Qアワードに出展された経緯を教えてください。

きっかけはJCEJの方からの出展依頼メールに、沖縄タイムスのウェブページに掲載していた『地図が語る戦没者の足跡』について最上級の褒め言葉が寄せられていたことでした。戦後70年の年に、住民の4割が戦死した具志頭(ぐしかみ)村出身者の戦没地を落とし込んだ地図から足跡を追ったデジタル記事なのですが、東京で見てくださる方がいたという実感と感激から、部内で相談したところ、アワードにチャレンジしてもいいのではないかとの結論でまとまりました。

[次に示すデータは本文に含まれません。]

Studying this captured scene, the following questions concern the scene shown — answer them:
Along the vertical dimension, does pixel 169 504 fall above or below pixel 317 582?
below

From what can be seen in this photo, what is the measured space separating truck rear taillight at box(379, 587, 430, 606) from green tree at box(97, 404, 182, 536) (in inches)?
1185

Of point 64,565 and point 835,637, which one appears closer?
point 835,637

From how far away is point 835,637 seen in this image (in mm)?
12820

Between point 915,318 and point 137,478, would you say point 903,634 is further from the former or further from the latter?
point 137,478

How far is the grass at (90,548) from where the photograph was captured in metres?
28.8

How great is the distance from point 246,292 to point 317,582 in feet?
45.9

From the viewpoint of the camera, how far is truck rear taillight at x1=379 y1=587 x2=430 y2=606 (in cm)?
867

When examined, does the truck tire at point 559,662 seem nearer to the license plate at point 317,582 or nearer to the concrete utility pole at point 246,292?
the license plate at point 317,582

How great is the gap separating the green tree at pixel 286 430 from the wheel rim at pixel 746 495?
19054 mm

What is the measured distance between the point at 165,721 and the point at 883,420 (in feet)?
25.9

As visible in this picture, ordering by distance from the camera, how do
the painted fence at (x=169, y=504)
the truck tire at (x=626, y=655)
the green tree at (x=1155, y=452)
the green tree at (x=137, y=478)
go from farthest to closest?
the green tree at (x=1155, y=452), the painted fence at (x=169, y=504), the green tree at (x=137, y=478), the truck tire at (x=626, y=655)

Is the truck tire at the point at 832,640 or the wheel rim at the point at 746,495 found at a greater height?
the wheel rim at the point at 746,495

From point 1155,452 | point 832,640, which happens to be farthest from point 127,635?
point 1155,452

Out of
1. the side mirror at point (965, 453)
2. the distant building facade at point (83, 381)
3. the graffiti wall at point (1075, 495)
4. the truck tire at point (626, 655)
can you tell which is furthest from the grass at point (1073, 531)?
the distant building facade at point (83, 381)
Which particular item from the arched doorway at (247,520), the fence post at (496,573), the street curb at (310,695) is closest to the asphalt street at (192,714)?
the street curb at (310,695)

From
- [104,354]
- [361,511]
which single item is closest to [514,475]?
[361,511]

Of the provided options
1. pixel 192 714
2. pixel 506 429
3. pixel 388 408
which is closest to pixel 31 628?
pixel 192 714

年明けにエントリーした時は8組ほどしかいなかったのですが、応募した翌日から朝日新聞や毎日新聞、そして電通PRなど大手企業が応募しているのを見て背筋が凍る思いでした。プレゼンなど今までしたことがなく、「本当に行って大丈夫なのだろうか」と参加することすら怖くなりましたね。でも、なかなか多くの人に見てもらえる機会はないので、「参加賞狙い」で営業マンとして行こうと思うようにしました。

Q当日はお一人で参加されたんですよね?

出展した作品を一緒に制作してくれたGIS沖縄研究室の渡邊康志さんも参加予定だったのですが、急きょキャンセルになってしまいまして…
私たちの作品は動きを見てもらわないといけないので、沖縄からPCを2台送りました。出展場所はくじ引きで決めるのですが、隣が朝日新聞で向い側が神戸新聞でした。ドキドキ緊張しながら行ったのに、朝日新聞の担当の方は大量に飴を用意していて、「見てくれた人に配るんだ」と言っているのを聞いてすごい余裕があると思いましたね。本当は3人くらいでゆっくり回る時間が欲しかったのですが一人で約3時間、ノンストップで説明し続けました。他にも個人で出展されている方が多いな、という印象を受けました。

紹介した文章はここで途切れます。